Note that the first constraint is being squared. Is this tight to the BLP?

Let’s consider the following simple problem, where $a \in \mbf{R}^n$ and $t \in \mbf{R}$:

\[\begin{equation} \begin{aligned} &\minimize \limits_{x} && c^\top x \\ & \text{subject to} && a^\top x = t, \\ &&& x \in \{-1,1\}^n. \end{aligned} \end{equation}\]

We first replace the binary constraint with the equivalent rank-one constraint $x^\top x = n$. However, this constraint is non-convex and is therefore relaxed to the following set of convex constraints:

\[\begin{equation} \Tr(X) = n, \quad X \succeq x x^\top \iff \begin{pmatrix} X & x \\ x^\top & 1 \end{pmatrix} \succeq 0. \end{equation}\]

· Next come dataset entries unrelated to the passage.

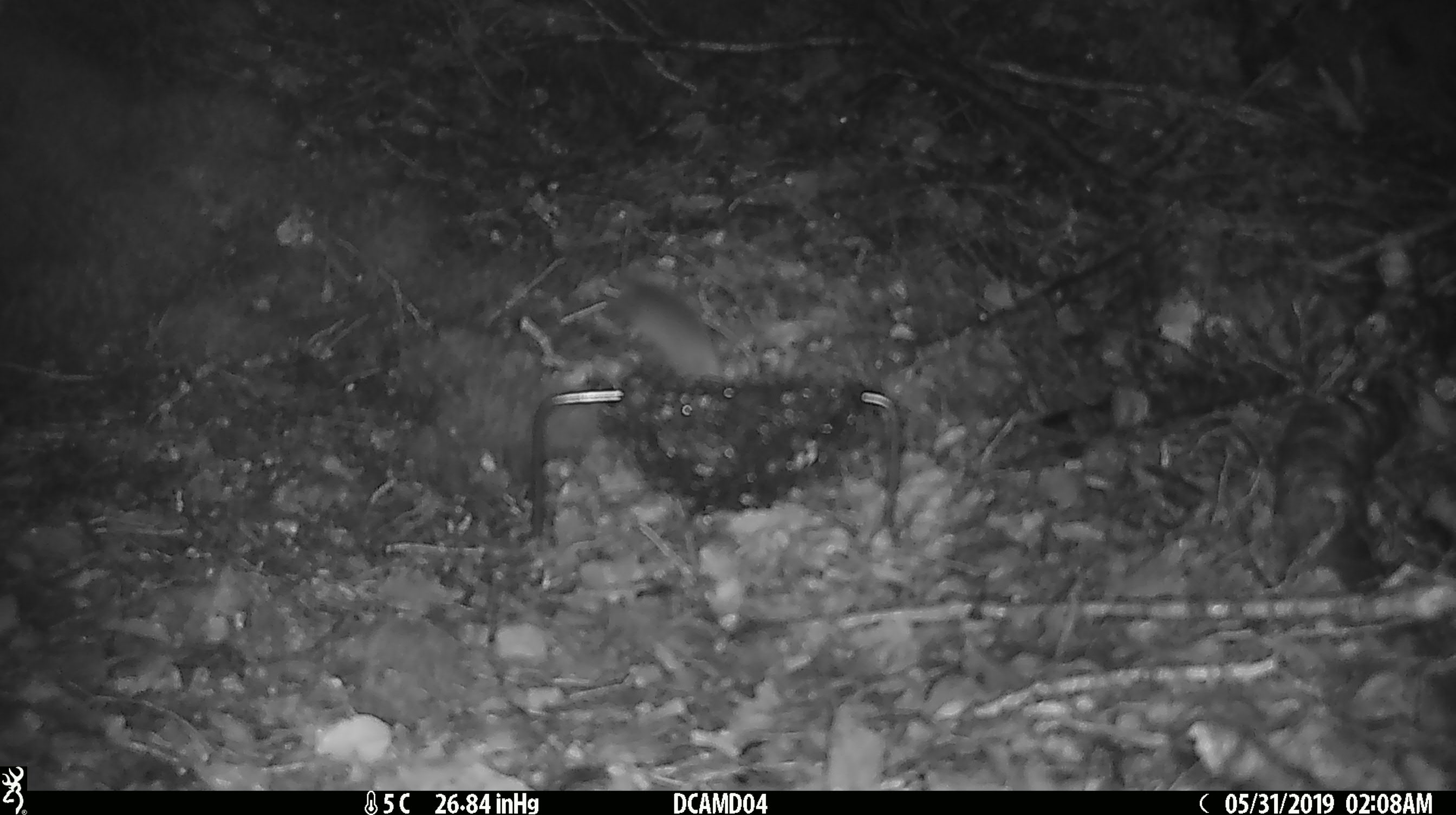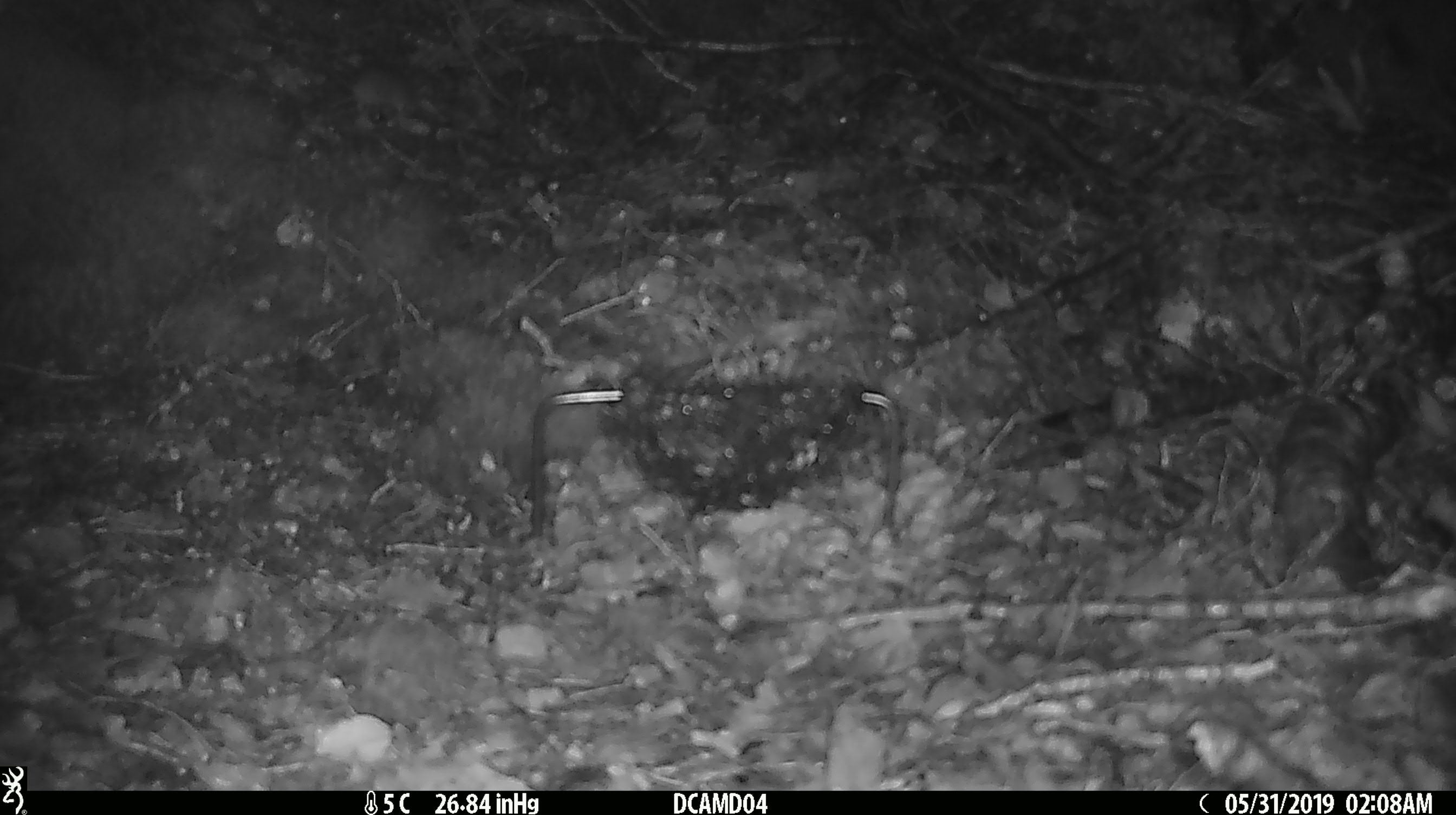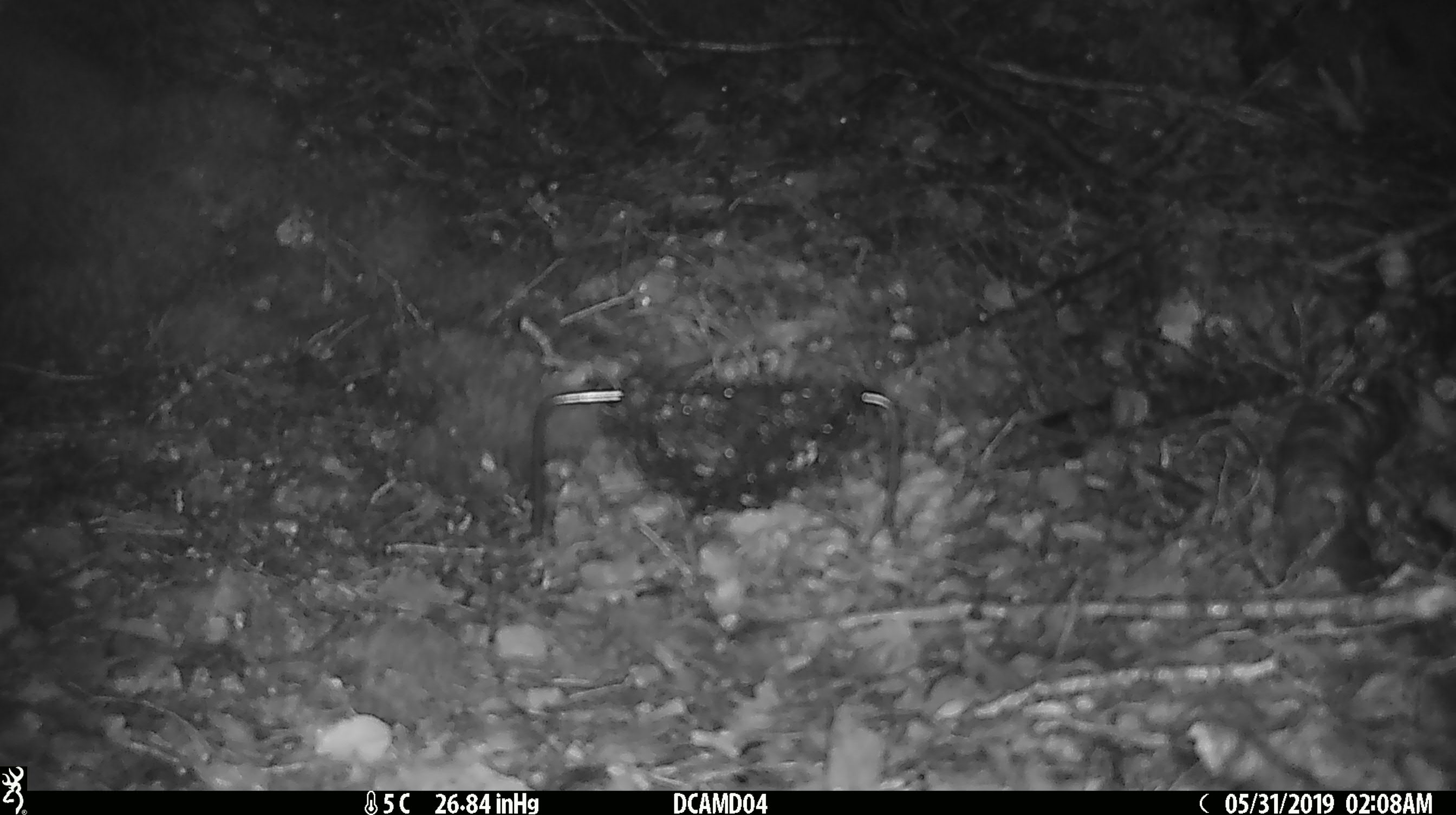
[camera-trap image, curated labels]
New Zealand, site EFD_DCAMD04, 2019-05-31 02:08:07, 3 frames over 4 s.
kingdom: Animalia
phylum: Chordata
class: Mammalia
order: Rodentia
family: Muridae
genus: Mus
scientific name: Mus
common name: mouse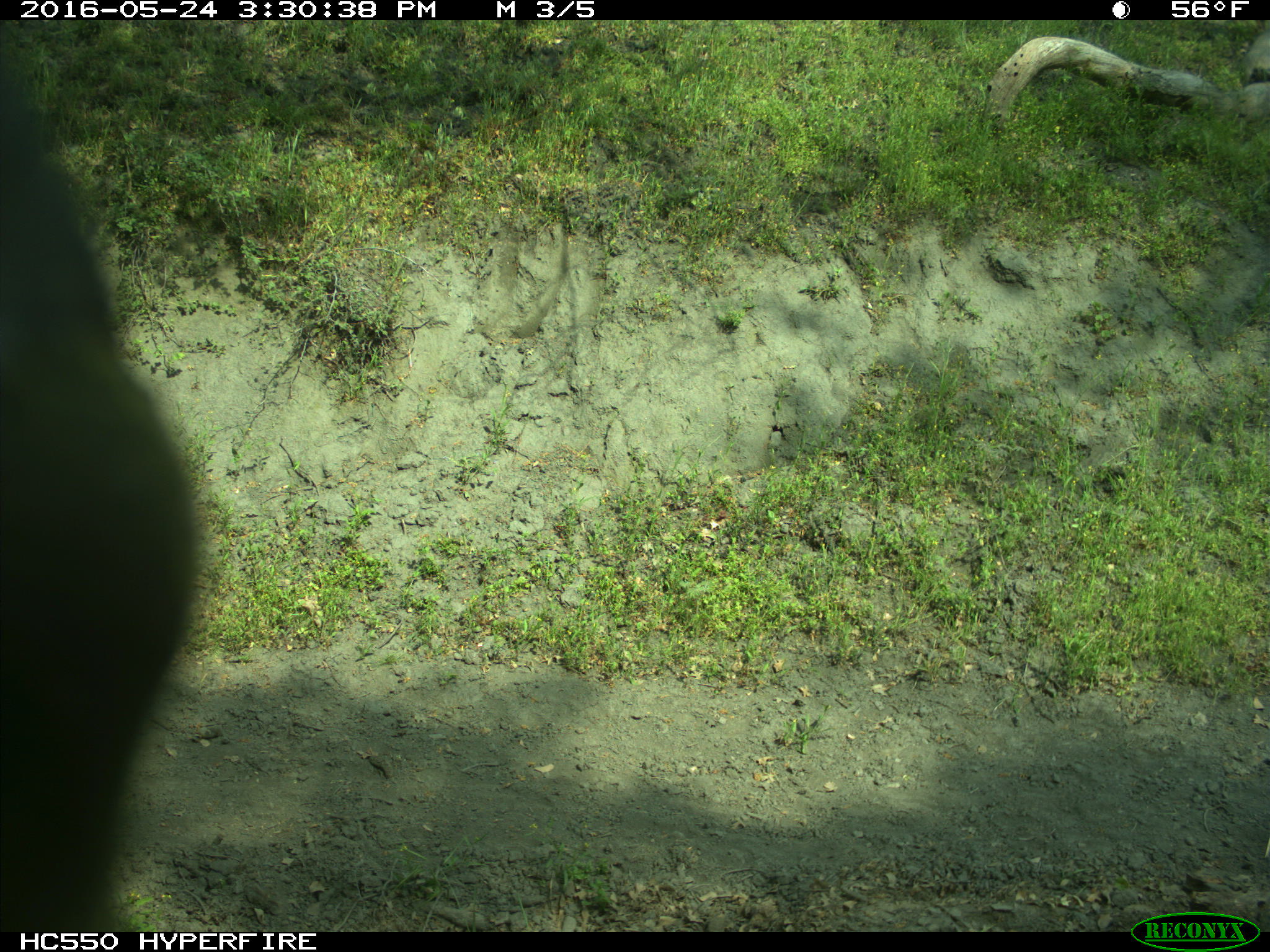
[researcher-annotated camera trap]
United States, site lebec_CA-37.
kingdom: Animalia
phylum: Chordata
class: Mammalia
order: Artiodactyla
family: Bovidae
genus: Bos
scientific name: Bos taurus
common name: domestic cow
Bos taurus (domestic cow).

The resulting optimization problem is then given by

\[\begin{equation} \begin{aligned} \label{eqn:SDP} &\minimize \limits_{X, x} && c^\top x \\ & \text{subject to} && \begin{pmatrix} X & x \\ x^\top & 1 \end{pmatrix} \succeq 0, \\ &&& \Tr({X}) = n, \\ &&& a^\top x = t, \end{aligned} \tag{SDP} \end{equation}\]

which is equivalent to the following problem with the linear constraint squared $(a^\top x - t)^2 = 0$, resulting in the following problem:

\[\begin{equation} \begin{aligned} &\minimize \limits_{X, x} && c^\top x \\ & \text{subject to} && \begin{pmatrix} X & x \\ x^\top & 1 \end{pmatrix} \succeq 0, \\ &&& \Tr(X) = n, \\ &&& \Tr(a a^\top X) - 2 t a^\top x + t^2 = 0. \end{aligned} \end{equation}\]

Given the PSD constraint and the fact that

\[\begin{equation} \Tr(a a^\top X) - 2 t a^\top x + t^2 = \Tr\left(\begin{pmatrix} X & x \\ x^\top & 1 \end{pmatrix} \begin{pmatrix} a a^\top & -t a \\ -t a^\top & t^2 \end{pmatrix} \right), \end{equation}\]

the squared linear constraint implies that

\[\begin{equation} \begin{pmatrix} X & x \\ x^\top & 1 \end{pmatrix} \begin{pmatrix} a \\ -t \end{pmatrix} = 0, \end{equation}\]

which is equivalent to $X a = t x$ and $a^\top x = t$. This is equivalent to a projection of the problem into a space of dimension $n-1$.